◆ What to produce ◆
Search the records for the string "Foto" and report how many lines contain it, with nothing else.

===

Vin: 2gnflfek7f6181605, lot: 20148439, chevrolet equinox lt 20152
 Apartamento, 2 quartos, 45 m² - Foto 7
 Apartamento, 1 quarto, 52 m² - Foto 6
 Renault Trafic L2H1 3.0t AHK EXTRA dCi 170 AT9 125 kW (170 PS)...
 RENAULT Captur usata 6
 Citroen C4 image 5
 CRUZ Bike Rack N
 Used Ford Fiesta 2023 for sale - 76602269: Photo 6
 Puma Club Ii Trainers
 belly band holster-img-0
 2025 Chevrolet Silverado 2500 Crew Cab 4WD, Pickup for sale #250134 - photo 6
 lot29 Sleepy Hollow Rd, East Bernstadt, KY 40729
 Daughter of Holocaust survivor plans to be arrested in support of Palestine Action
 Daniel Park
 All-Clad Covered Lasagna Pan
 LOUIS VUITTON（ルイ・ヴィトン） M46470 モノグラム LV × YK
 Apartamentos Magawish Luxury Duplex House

===

◆ Response to the exercise ◆
2